= RECORD SET =
^^^^^^^^
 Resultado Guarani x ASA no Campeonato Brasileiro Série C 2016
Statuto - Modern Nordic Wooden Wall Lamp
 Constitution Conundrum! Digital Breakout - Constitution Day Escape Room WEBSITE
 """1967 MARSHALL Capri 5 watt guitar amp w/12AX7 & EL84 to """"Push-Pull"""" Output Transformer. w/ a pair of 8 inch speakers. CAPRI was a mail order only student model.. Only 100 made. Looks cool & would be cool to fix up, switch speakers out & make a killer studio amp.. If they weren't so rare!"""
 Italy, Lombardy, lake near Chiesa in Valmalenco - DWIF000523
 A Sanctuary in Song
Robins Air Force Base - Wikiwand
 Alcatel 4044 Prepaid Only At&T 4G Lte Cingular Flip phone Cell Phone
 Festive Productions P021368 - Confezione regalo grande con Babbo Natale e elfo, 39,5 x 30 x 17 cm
^^^^^^^^
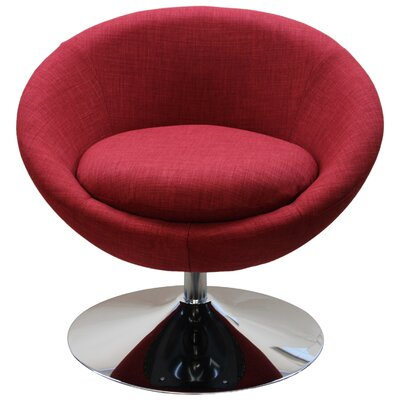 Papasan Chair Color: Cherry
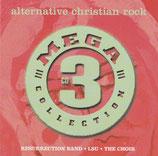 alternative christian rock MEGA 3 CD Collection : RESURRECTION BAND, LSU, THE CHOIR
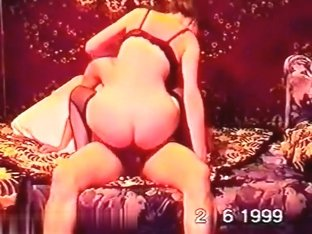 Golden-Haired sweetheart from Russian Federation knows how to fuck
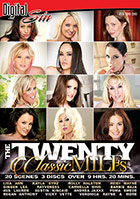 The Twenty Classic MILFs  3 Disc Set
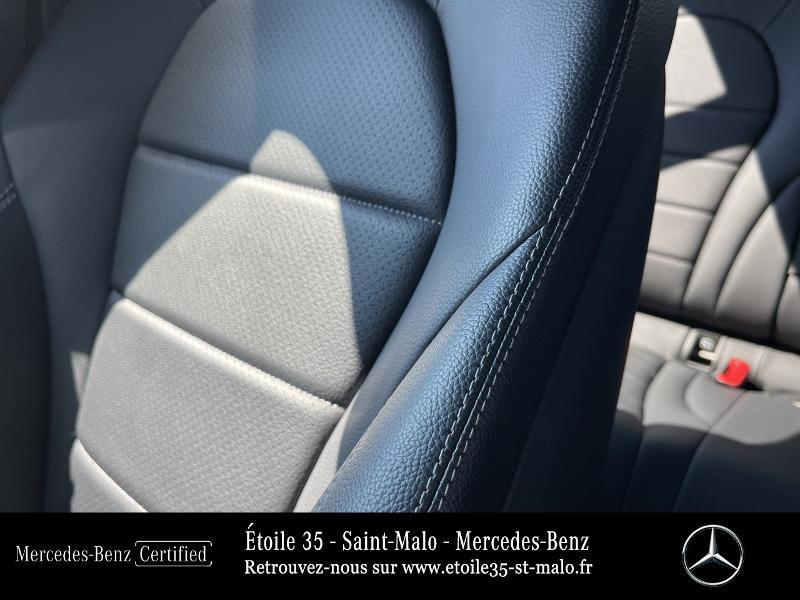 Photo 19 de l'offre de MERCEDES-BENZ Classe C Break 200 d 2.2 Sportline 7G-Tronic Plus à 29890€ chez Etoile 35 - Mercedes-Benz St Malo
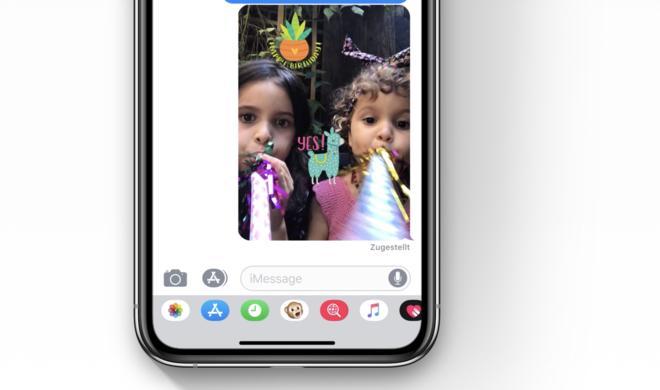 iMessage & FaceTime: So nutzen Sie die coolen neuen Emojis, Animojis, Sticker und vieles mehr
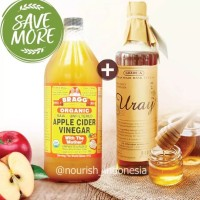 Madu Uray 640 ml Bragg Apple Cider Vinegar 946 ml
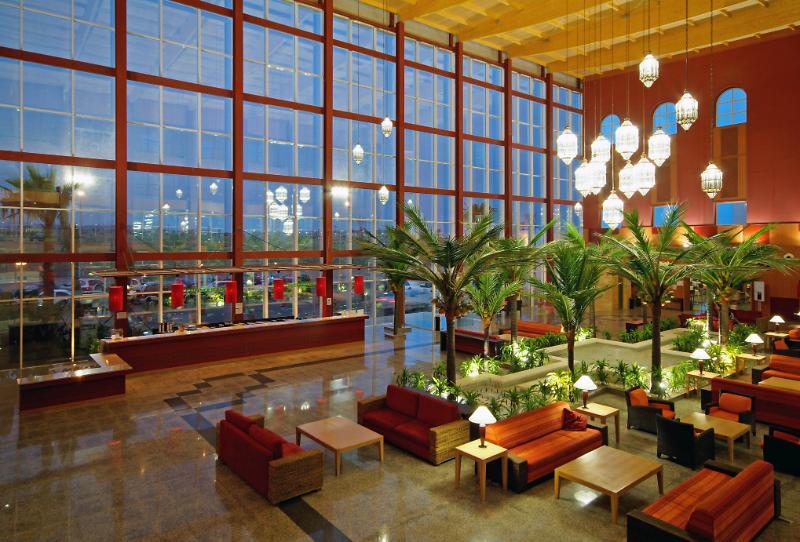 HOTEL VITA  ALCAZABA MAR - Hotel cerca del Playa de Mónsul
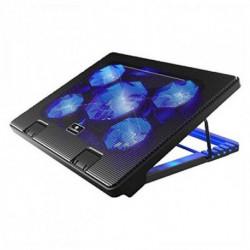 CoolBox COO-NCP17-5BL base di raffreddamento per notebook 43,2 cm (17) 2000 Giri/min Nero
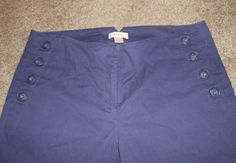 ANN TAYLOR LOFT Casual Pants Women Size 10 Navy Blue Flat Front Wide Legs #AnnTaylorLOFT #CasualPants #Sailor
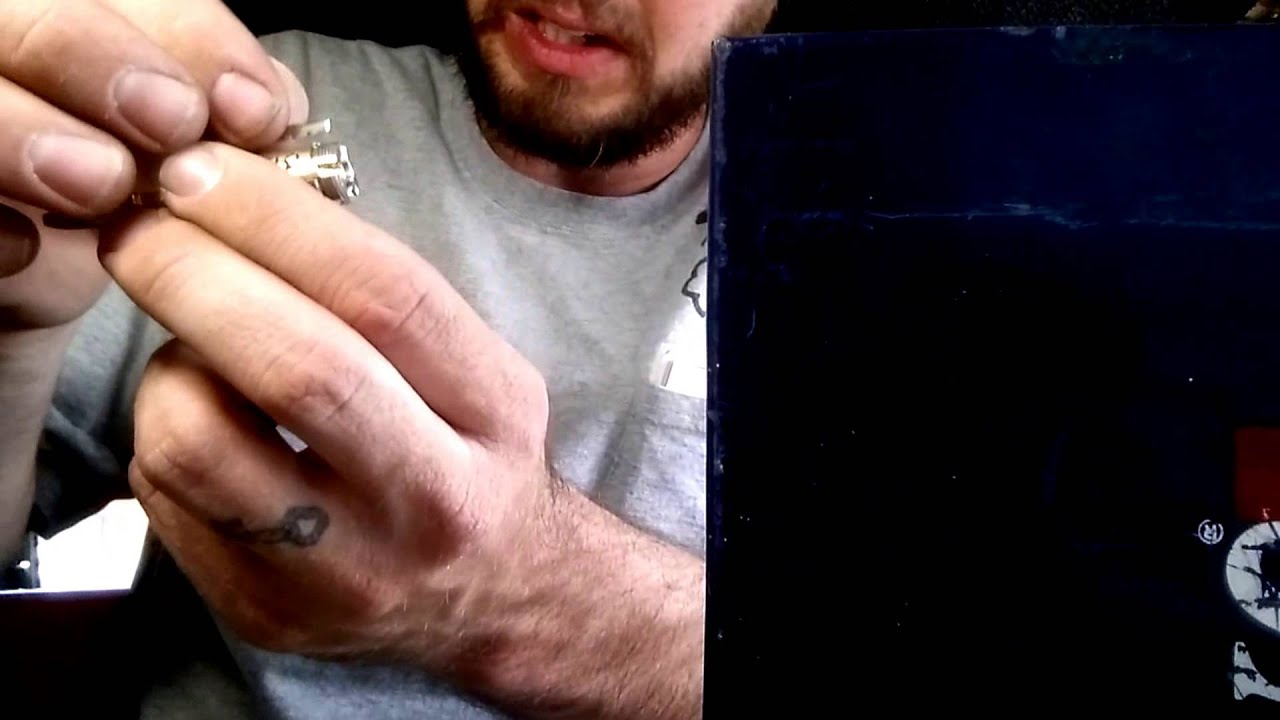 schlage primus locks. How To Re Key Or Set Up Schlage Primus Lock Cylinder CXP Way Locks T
^^^^^^^^
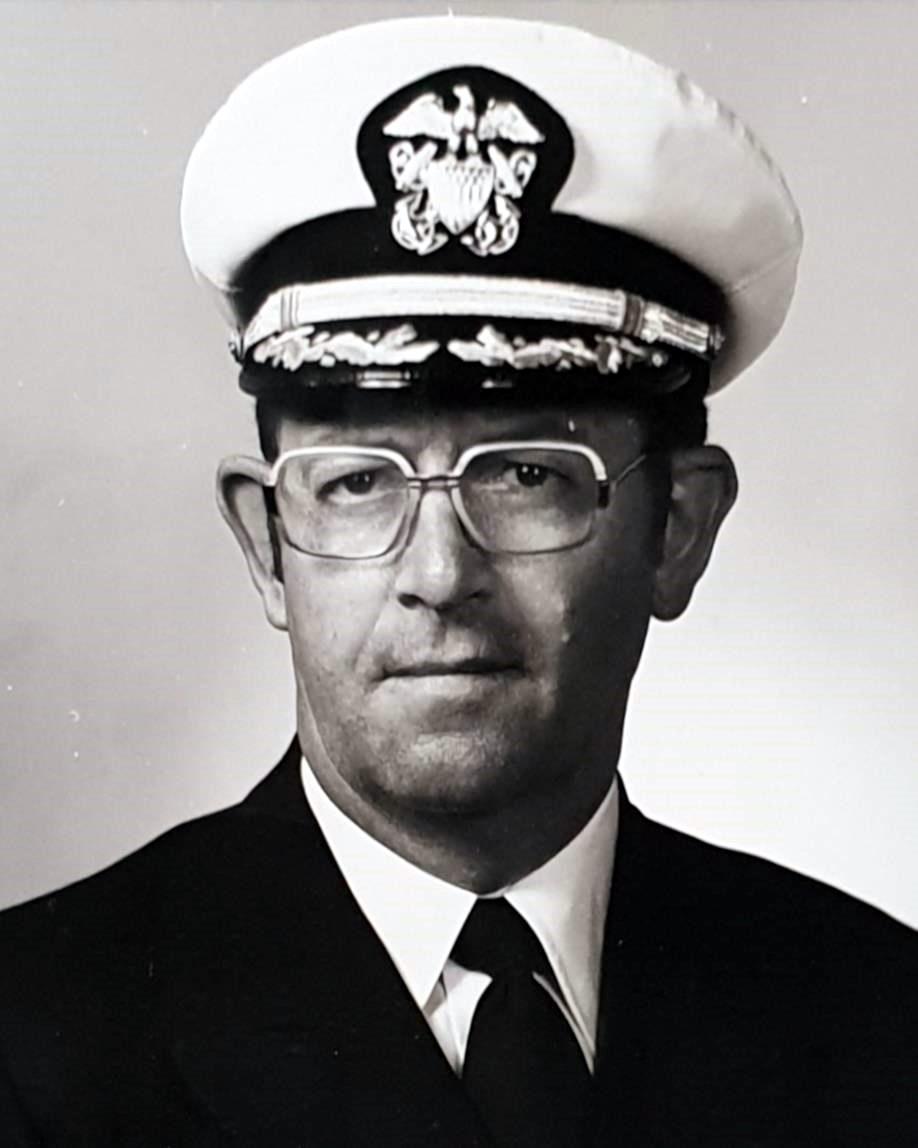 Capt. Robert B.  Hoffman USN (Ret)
^^^^^^^^
= TASK OBJECTIVE =
Give an exact copy of the lines above from the line with "Resultado Guarani x" up to and including the line with "MARSHALL Capri 5", and leave everything else out.

= YOUR RESPONSE =
 Resultado Guarani x ASA no Campeonato Brasileiro Série C 2016
Statuto - Modern Nordic Wooden Wall Lamp
 Constitution Conundrum! Digital Breakout - Constitution Day Escape Room WEBSITE
 """1967 MARSHALL Capri 5 watt guitar amp w/12AX7 & EL84 to """"Push-Pull"""" Output Transformer. w/ a pair of 8 inch speakers. CAPRI was a mail order only student model.. Only 100 made. Looks cool & would be cool to fix up, switch speakers out & make a killer studio amp.. If they weren't so rare!"""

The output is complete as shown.